Because the Company received an investigative report from the external investigative committee on December 28, 2021, and it came to light that material misstatement due to inappropriate accounting or error had been carried out at 17 companies inside the Group in prior years, the Group violated covenants on representations and warranties and obligations of the borrower for syndicated loan contracts, etc. which were concluded between the Group and its major financial institutions. However, the Group obtained consent from all said financial institutions as of February 10, 2022 that they would not exercise their rights of claim for forfeiture of the benefit of time due to this violation.
(12) Regarding Interest Rate Risk
The Group raises funds from entities such as financial institutions, and on some of those funds, the Group pays a variable interest rate. If there is a sudden and major change in interest rates, this could increase the burden of interest payments and impact the Group’s financial position.
(13) Regarding Currency Risk
The Group’s investments in overseas businesses through aggressive M&As entails the risk of an increase or decrease in shareholder capital due to translation adjustments and a change in the amount of gains or losses for the fiscal year when translated into yen. These currency risks could have a material impact on the Group’s operating results, etc.
(14) Regarding Risk of Lawsuits
Having positioned strengthening the compliance system and internal control system as important management issues, the Group provides appropriate instruction and guidance for the employees of the various Group companies and has implemented necessary preventive measures to sever connections with antisocial forces and detect and prevent misconduct in order to adhere to laws, ordinances, rules, etc.
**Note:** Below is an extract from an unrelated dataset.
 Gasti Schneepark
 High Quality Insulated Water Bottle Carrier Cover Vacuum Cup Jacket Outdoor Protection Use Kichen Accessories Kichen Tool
However, there could be unexpected issues with or lawsuits involving users, clients, employees, or other third parties whether or not the Group, officers, employees, etc., violate laws or ordinances, etc. There is also the risk of lawsuits related to patents or other types of intellectual property.
The details and outcomes of these lawsuits, etc., could have an impact on the Group’s business and operating results, etc. The massive cost of responding to lawsuits and damage to the brand image, etc., could have an impact on the Group’s businesses and operating results, etc.
(15) Regarding Information System
The Group information system is playing a more and more important role in the Group’s business activities. The Group strives to achieve stable operation of its information system, but its business and operating results, etc. may be affected in the event that the system experiences major problems for various reasons, including natural disaster, accident, cyberattacks such as computer virus or unauthorized access.